#### [Instructions]
A. From the fault tolerance text, list every term that has its own bullet point.
B. In the fault tolerance text, what are the two key qualities fault tolerance relies on?

#### [Text passage]
━━━━━━

Fault Tolerance

What is fault tolerance?

Large-scale applications utilize hundreds of servers and databases to serve billions of users. To ensure data safety and avoid redoing computationally intensive tasks, these systems must eliminate single points of failure.

Fault tolerance is a system’s ability to continue operating even if one or more components (software or hardware) fail. While achieving 100% fault tolerance is practically impossible, systems aim to maximize persistence and minimize disruption.

Fault tolerance relies on two key qualities:

• Availability: The system remains accessible and receives client requests at any time.

• Reliability: The system consistently processes requests and performs the correct actions.

To prevent disruptions from a single point of failure, systems use two main approaches:

• Fault-removal: Uses forward or backward error recovery.

• Fault-masking: Using redundancy to prevent a fault from affecting the system’s output.

Systems also implement failover strategies to manage downtime:

• Hot failover: Instantly transfers workloads to a functioning backup (zero downtime).

━━━━━━

[Items from a data source]
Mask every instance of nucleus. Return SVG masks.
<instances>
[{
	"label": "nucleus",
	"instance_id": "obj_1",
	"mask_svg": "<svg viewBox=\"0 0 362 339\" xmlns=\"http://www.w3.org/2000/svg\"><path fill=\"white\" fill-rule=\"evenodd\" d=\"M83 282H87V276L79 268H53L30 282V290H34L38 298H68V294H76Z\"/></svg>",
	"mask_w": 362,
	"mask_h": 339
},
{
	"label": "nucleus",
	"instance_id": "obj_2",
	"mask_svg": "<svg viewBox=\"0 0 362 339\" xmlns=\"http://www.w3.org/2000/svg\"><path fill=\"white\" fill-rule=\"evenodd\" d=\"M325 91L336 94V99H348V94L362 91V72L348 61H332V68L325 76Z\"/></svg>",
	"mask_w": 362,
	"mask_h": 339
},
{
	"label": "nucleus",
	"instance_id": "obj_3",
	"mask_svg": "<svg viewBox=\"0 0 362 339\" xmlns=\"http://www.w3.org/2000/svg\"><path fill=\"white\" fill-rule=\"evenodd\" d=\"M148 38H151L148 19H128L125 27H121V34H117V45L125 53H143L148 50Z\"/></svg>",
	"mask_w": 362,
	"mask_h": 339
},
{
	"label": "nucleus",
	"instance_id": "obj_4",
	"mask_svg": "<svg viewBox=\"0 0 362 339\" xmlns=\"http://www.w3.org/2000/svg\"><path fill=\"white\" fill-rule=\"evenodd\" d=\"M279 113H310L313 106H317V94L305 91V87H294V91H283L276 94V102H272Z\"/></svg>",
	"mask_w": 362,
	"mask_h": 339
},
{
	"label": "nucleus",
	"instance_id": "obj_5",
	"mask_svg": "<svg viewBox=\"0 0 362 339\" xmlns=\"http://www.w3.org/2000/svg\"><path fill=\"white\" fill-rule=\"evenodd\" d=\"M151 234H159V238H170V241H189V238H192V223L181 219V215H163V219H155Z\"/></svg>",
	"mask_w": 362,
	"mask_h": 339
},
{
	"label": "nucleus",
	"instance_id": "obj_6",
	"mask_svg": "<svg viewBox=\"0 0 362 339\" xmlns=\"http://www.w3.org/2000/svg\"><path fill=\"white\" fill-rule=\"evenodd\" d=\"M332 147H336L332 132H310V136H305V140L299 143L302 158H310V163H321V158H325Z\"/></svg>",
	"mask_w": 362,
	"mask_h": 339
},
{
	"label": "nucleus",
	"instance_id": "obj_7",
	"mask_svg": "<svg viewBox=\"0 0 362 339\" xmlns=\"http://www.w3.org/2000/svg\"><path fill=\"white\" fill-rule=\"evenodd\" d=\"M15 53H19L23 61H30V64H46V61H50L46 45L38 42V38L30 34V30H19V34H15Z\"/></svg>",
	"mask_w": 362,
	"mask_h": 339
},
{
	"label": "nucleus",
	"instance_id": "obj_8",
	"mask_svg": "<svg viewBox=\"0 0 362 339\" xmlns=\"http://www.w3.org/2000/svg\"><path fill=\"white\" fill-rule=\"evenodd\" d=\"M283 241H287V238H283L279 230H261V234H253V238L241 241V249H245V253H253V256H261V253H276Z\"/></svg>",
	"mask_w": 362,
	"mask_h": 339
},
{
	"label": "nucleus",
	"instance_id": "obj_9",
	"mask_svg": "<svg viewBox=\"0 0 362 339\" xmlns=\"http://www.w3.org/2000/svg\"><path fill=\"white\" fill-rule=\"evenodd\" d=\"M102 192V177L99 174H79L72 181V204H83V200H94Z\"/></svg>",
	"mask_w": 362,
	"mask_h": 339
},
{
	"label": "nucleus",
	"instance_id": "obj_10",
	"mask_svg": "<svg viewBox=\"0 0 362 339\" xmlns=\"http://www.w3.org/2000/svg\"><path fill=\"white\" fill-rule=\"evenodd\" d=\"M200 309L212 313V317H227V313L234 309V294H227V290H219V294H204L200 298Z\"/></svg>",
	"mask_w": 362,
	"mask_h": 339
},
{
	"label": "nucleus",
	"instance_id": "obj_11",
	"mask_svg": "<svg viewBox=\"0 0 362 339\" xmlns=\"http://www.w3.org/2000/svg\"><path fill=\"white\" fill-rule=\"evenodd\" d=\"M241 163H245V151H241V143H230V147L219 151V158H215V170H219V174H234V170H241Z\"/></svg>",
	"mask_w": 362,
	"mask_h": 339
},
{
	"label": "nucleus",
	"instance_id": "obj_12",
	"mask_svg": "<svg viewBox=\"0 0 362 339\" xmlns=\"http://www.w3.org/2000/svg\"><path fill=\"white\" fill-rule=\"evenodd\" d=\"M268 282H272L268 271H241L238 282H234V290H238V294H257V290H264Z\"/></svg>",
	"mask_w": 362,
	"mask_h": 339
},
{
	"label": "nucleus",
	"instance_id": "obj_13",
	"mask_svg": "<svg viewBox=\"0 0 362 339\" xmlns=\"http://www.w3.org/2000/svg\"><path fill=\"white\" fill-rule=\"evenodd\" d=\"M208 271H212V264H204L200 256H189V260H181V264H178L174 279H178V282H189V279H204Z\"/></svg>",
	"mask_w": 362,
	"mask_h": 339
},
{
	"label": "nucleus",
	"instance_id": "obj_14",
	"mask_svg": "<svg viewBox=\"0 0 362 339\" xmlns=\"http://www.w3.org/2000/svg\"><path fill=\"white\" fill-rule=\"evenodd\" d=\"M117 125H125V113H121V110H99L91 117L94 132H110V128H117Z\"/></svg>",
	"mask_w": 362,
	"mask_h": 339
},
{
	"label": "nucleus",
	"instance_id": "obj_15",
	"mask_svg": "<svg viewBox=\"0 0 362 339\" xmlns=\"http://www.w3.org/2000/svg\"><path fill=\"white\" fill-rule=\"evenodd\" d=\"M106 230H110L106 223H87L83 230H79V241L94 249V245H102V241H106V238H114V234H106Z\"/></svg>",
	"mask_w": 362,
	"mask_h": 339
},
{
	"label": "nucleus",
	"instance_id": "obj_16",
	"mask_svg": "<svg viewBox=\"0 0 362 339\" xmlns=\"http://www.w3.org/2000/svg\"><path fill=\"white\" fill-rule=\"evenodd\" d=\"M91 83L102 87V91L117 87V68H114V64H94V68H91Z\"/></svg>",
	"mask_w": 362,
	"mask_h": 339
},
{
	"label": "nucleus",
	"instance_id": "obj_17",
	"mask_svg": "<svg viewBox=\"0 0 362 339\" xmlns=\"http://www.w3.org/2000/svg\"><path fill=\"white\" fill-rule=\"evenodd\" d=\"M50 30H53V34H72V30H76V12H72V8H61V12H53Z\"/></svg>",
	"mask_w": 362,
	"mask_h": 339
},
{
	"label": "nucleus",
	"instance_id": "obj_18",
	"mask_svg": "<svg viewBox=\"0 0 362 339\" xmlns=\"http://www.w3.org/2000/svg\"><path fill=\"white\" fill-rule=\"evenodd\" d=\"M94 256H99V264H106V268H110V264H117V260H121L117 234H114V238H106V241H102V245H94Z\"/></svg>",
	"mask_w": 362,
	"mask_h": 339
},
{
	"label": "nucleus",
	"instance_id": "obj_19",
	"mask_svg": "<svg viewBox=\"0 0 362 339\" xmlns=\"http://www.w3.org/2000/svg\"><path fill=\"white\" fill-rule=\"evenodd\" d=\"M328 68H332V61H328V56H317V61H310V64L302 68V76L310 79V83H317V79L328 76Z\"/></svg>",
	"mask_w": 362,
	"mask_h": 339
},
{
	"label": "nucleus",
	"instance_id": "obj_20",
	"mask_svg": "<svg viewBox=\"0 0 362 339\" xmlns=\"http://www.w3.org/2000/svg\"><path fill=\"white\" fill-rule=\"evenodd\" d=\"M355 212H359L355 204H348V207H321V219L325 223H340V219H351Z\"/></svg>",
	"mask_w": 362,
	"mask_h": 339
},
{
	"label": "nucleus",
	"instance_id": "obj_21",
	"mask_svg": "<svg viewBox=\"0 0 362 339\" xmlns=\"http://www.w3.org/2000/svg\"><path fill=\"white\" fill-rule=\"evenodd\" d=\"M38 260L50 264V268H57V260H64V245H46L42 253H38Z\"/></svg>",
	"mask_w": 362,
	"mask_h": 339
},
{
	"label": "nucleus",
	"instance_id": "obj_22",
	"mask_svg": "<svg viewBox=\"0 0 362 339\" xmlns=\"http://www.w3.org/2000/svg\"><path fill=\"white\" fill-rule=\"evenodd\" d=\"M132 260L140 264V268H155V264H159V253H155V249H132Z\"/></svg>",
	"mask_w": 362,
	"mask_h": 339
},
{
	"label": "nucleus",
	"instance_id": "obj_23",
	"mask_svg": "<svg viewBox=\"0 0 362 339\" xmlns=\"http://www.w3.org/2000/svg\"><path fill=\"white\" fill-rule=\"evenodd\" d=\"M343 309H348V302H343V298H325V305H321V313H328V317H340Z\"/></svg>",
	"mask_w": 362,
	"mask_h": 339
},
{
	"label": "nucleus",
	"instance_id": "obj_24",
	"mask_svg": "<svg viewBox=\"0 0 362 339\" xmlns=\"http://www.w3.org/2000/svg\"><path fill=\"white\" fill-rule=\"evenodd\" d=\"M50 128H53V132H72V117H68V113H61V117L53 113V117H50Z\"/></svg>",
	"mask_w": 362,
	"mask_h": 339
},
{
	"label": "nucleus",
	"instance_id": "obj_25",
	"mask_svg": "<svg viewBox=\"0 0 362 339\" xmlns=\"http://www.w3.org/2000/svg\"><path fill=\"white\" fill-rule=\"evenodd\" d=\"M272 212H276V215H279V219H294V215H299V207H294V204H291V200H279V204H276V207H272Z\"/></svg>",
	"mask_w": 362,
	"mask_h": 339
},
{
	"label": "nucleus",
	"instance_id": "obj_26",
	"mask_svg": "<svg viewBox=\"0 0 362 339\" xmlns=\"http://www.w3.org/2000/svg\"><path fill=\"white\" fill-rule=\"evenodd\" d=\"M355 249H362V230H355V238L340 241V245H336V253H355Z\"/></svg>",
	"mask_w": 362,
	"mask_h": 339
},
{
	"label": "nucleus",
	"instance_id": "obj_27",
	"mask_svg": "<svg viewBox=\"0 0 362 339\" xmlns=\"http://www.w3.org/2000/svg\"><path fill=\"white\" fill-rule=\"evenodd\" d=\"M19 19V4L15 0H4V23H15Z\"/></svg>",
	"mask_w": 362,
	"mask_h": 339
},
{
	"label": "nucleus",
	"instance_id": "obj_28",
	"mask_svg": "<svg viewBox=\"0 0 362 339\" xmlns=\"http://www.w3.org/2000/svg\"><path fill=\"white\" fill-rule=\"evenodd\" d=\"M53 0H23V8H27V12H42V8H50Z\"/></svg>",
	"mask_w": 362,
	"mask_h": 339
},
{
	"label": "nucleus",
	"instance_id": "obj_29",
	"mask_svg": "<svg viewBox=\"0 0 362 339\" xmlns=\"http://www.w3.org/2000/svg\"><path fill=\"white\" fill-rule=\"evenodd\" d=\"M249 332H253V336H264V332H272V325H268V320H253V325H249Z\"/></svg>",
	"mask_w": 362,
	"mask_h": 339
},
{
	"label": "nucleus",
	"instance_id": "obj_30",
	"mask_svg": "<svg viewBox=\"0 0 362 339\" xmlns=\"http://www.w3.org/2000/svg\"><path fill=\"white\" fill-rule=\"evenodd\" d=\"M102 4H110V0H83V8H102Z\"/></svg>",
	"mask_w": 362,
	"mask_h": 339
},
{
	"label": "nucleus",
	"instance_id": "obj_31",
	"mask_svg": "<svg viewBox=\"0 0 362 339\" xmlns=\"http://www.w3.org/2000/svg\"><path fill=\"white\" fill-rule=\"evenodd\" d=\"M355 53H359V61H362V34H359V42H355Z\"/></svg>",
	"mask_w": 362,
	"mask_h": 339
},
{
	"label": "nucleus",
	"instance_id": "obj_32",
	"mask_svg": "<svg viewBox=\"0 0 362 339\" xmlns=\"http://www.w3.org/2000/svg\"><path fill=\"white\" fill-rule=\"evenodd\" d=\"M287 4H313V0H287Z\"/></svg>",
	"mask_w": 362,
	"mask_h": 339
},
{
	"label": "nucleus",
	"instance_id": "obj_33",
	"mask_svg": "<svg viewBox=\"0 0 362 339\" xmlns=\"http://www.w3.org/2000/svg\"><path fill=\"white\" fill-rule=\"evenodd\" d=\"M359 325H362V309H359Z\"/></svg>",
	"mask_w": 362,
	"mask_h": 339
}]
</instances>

━━━━━━

#### [Exercise solutions]
A. Availability, Reliability, Fault-removal, Fault-masking, Hot failover

B. Availability and reliability.